What is the relationship between different theorems all called Hilbert's Nullstellensatz?
The following statements are all named the Hilbert's Nullstellensatz, but they appear at first to be completely unrelated to each other. What is the relationship between them exactly?

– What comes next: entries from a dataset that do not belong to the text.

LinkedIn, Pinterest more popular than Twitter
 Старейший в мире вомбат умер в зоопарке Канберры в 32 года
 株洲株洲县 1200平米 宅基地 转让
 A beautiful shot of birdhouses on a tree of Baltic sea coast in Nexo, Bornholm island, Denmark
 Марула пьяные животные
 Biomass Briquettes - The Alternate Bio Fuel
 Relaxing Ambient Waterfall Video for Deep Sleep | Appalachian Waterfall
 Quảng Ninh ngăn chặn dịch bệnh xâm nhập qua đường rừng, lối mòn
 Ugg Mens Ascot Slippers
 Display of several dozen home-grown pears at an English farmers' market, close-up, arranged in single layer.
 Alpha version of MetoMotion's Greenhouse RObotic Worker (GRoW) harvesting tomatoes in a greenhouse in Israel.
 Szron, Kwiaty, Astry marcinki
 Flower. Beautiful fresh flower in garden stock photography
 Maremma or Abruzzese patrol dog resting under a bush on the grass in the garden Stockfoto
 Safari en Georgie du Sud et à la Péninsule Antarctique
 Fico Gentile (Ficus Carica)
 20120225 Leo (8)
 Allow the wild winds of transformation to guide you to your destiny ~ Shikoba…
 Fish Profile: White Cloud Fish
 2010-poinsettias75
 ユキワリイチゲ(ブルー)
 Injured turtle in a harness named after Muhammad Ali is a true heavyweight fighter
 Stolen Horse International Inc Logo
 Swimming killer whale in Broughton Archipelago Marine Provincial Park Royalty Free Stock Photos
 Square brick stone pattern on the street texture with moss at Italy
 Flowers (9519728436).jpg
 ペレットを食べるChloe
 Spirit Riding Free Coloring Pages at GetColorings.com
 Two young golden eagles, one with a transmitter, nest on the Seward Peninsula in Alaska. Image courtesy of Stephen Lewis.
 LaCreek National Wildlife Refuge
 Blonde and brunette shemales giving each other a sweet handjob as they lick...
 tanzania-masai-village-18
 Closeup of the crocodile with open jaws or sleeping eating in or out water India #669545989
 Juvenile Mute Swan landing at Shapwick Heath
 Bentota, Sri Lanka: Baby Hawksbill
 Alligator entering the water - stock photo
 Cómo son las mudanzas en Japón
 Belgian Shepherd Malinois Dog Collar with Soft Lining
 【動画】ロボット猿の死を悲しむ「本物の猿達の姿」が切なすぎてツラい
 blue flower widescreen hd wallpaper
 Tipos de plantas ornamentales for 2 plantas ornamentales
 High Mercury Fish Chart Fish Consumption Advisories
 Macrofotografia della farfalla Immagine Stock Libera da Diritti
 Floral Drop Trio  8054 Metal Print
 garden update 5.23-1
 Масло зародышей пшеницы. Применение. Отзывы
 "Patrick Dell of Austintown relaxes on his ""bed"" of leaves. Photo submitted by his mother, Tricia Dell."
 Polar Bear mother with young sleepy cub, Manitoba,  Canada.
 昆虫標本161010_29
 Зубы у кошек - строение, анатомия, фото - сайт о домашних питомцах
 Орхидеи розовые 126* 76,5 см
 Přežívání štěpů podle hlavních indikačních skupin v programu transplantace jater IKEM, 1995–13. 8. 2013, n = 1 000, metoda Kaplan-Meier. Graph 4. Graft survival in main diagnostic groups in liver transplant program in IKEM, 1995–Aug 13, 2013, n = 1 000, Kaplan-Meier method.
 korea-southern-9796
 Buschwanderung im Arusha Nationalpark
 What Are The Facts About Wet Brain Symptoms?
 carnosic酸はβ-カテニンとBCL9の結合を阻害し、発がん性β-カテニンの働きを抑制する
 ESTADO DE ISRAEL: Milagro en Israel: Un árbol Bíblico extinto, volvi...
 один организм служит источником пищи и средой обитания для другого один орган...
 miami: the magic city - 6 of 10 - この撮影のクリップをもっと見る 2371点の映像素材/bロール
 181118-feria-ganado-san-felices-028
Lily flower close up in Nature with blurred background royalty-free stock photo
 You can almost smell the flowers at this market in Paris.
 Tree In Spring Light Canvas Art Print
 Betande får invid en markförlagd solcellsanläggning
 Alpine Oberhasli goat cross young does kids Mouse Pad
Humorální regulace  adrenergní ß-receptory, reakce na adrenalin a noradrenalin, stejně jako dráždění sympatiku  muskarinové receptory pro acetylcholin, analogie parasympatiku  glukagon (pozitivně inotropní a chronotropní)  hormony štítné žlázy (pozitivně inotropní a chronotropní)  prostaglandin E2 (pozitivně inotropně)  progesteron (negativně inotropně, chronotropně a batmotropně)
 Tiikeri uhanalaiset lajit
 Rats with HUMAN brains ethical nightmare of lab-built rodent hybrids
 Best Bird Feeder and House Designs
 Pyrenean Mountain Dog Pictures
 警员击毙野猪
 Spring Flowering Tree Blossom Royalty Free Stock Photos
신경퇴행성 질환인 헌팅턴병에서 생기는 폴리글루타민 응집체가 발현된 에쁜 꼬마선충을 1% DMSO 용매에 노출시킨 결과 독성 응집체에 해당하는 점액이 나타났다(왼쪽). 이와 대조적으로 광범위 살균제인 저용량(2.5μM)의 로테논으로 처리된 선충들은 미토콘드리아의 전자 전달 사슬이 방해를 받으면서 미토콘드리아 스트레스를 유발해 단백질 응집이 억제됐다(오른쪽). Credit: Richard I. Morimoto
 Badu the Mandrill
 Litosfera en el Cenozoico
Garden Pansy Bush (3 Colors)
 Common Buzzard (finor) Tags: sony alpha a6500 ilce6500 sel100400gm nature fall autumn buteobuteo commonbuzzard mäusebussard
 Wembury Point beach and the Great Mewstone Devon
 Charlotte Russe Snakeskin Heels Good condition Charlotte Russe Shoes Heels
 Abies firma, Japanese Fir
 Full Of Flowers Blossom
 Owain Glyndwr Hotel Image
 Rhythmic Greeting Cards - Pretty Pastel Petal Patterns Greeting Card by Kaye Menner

(Theorem 1.3A on page 4 of Hartshorne's Algebraic Geometry) Let $k$ be an algebraically closed field, $a$ be an ideal in $A = k[x_1, ... x_n]$, and $f \in A$ be a polynomial which vanishes on all points of $Z(a)$, then $f^r \in a$ for some integer $r > 0$
("weak Nullstellensatz" listed on Wikipedia) An ideal $I \subseteq k[x_1, ... x_n]$ contain 1 iff the polynomials in $I$ do not contain any common zeroes in $k^n$
(Theorem 3.2.4 on page 107 of Vakil's notes) The only maximal ideals in the ring $k[x_1, ... x_n]$ are of the form $(x_1 - a_1, ... x_n - a_n)$, for $(a_1, ... a_n) \in k^n$
(Theorem 3.2.5 on page 107 of Vakil's notes) If $k$ is any field, every maximal ideal of $k[x_1, ... x_n]$ has residue field a finite extension of $k$. Any field extension of $k$ that is finitely generated as a ring is also finitely generated as a module
(Theorem 3.7.1 on page 128 of Vakil's notes) Let $A$ be a commutative ring with identity, then $V(.)$ and $I(.)$ give an inclusion reversing bijection between closed subsets of $Spec(A)$ and radical ideals of $A$
Solution 1:
Number 4. is sometimes called Zariski's lemma. The relation to Nullstellensatz is that if $k$ is algebraically closed, then the residue field is a finite algebraic extension of $k$, which must be $k$ itself. From this follows 3.; it is not hard to see that $k[x_1, \dots, x_n]/ \mathfrak{m} = k$ implies that $\mathfrak{m}$ is of the form $(x_1 -a_1, \dots, x_n - a_n)$. Therefore if $k$ is closed, then $k[x_1, \dots, x_n]/\mathfrak{m}= k$ for any maximal ideal (by 4), and hence all maximal ideals are of this form.
Item 2. is an immediate corrollary. You know that $V(\cdot)$ and $I(\cdot)$ are order reversing, and every ideal is contained in a maximal ideal. Clearly $V(\mathfrak{m})$ when $\mathfrak{m} = (x_1 -a_1, \dots, x_n - a_n)$ is maximal contains a point, and so $V(\mathfrak{A})$ for any other ideal contains at least a point. Thus if $V(I)$ is empty, then $I$ contains $(1)$. The reverse is obvious. Items 2,3,4 are variously/collectively called the weak Nullstellensatz by different authors.
The first one is proved from 2, 3, 4 by algebraic trickery here and is typically called the strong Nullstellensatz.